Paul Havell

Personal information
- Full name: Paul Matthew Roger Havell
- Born: 4 July 1980 (age 46) Melbourne, Victoria, Australia
- Nickname: Trigger
- Height: 6 ft 3 in (1.91 m)
- Batting: Left-handed
- Bowling: Right-arm fast-medium
- Role: Bowler

Domestic team information
- 2001: Sussex
- 2003–2005: Derbyshire
- FC debut: 16 May 2001 Sussex v Cambridge University
- Last FC: 4 August 2005 Derbyshire v Somerset
- LA debut: 27 August 2001 Sussex v Derbyshire
- Last LA: 30 May 2005 Derbyshire v Derbyshire

Career statistics
| Competition | FC | LA | T20 |
| Matches | 16 | 6 | 1 |
| Runs scored | 52 | 8 | – |
| Batting average | 8.66 | 2.66 | – |
| 100s/50s | 0/0 | 0/0 | – |
| Top score | 13* | 4 | – |
| Balls bowled | 2,242 | 137 | 24 |
| Wickets | 41 | 3 | 2 |
| Bowling average | 41.78 | 38.66 | 16.00 |
| 5 wickets in innings | 0 | 0 | 0 |
| 10 wickets in match | 0 | 0 | 0 |
| Best bowling | 4/75 | 3/28 | 2/32 |
| Catches/stumpings | 4/– | 0/– | 0/0– |
- Source: CricketArchive, 26 April 2012

= Paul Havell =

Australian-born English cricketer (born 1980)

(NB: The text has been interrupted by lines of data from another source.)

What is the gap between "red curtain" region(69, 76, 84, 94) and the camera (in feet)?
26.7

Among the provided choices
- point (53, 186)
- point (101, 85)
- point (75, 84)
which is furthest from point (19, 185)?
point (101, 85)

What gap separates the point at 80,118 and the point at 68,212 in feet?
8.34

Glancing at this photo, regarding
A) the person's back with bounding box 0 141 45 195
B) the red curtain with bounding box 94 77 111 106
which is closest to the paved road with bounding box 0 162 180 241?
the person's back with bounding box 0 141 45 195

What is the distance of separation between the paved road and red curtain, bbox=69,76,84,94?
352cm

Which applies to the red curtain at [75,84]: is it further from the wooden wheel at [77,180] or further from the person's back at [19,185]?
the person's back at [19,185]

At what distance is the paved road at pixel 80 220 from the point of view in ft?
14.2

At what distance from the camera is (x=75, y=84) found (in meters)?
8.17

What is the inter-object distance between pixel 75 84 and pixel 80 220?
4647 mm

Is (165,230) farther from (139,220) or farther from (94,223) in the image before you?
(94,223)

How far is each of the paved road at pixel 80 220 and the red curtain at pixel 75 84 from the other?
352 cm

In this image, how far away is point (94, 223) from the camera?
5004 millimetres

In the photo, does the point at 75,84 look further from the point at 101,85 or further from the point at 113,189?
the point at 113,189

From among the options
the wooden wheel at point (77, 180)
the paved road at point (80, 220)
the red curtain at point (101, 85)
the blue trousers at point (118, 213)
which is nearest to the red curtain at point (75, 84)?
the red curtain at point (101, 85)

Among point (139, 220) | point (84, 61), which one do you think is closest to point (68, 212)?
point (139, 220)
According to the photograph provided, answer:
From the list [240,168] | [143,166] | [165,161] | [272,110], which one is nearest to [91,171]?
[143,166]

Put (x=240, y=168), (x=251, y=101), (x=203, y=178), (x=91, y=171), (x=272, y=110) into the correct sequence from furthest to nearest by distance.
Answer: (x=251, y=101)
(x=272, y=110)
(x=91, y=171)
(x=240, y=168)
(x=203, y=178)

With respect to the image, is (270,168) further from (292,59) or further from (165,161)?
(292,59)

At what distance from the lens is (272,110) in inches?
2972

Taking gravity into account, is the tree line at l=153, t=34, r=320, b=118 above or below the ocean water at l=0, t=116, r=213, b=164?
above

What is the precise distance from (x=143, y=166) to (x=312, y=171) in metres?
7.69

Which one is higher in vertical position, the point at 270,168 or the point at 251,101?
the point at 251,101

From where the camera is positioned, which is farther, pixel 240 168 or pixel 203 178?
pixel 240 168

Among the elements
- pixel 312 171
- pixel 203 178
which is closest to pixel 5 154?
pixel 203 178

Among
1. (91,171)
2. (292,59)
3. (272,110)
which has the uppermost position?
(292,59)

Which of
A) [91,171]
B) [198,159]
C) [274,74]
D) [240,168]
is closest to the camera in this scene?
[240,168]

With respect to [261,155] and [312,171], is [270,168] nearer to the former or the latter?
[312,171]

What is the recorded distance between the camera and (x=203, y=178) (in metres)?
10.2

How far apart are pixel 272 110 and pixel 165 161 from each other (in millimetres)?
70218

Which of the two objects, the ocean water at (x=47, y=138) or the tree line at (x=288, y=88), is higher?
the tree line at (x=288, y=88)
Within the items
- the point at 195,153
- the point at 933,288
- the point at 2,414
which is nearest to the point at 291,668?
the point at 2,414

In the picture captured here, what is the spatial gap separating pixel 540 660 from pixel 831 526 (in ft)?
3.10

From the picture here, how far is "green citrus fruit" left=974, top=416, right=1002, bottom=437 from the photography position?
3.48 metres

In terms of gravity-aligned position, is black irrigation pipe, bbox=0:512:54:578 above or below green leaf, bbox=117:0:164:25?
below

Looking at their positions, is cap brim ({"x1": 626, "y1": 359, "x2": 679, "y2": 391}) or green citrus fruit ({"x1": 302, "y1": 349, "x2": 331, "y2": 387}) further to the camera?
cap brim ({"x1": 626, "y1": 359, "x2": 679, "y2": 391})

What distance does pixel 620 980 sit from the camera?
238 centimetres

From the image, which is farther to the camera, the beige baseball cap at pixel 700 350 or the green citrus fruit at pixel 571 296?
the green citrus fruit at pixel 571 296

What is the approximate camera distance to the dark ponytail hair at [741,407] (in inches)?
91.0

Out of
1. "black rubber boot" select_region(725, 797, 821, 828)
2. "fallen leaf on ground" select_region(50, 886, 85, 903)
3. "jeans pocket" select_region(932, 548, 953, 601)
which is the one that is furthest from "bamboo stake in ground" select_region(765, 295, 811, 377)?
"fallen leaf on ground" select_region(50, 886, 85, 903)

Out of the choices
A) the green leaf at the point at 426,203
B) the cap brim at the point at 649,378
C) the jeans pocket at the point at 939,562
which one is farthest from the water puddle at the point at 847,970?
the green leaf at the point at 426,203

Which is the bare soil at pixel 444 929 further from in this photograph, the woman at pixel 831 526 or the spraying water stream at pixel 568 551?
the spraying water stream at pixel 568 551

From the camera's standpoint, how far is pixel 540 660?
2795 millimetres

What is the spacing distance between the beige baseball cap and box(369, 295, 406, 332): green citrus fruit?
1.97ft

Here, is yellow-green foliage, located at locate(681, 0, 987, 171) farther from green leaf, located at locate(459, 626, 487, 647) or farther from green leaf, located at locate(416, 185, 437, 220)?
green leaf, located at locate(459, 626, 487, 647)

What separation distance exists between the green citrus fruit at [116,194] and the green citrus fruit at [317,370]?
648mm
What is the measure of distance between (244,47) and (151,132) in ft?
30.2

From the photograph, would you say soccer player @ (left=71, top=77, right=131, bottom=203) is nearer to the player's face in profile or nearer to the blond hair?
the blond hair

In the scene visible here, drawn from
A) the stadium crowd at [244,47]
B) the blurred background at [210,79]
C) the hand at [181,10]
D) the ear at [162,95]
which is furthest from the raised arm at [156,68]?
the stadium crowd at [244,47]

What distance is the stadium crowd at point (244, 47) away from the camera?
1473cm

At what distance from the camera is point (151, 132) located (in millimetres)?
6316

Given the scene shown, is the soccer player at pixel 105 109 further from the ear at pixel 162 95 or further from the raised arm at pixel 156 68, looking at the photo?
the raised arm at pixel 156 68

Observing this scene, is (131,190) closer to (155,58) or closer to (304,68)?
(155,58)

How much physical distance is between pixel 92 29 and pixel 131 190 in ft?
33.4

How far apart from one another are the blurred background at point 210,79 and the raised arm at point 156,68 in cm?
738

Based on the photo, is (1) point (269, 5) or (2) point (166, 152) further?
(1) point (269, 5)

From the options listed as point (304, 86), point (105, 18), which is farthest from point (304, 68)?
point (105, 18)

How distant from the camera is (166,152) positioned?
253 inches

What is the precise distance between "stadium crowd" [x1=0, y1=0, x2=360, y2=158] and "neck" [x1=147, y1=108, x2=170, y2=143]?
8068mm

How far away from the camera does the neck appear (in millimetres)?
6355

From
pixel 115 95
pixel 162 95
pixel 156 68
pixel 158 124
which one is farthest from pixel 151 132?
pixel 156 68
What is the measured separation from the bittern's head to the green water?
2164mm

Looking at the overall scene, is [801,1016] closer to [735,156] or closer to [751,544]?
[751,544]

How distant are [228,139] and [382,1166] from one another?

Paul Matthew Roger Havell (born 4 July 1980) is an Australian-born English cricketer. He is a left-handed batsman and a right-arm fast-medium bowler.

Havell began playing for Sussex in the Second XI Championship in 1999. He made his first-class cricket debut in 2001 for Sussex. He signed for Derbyshire in 2003, playing his first match for his new club in a first-class fixture against a South African touring side in August 2003. A promising first-class debut saw him claim 4 wickets in the first innings. Havell appeared in 3 County Championship games that season.

Havell appeared in 16 first-class matches, taking 41 wickets at an average of 41.78 with a County Championship best figures of 4–75 against Durham at the Riverside in 2004.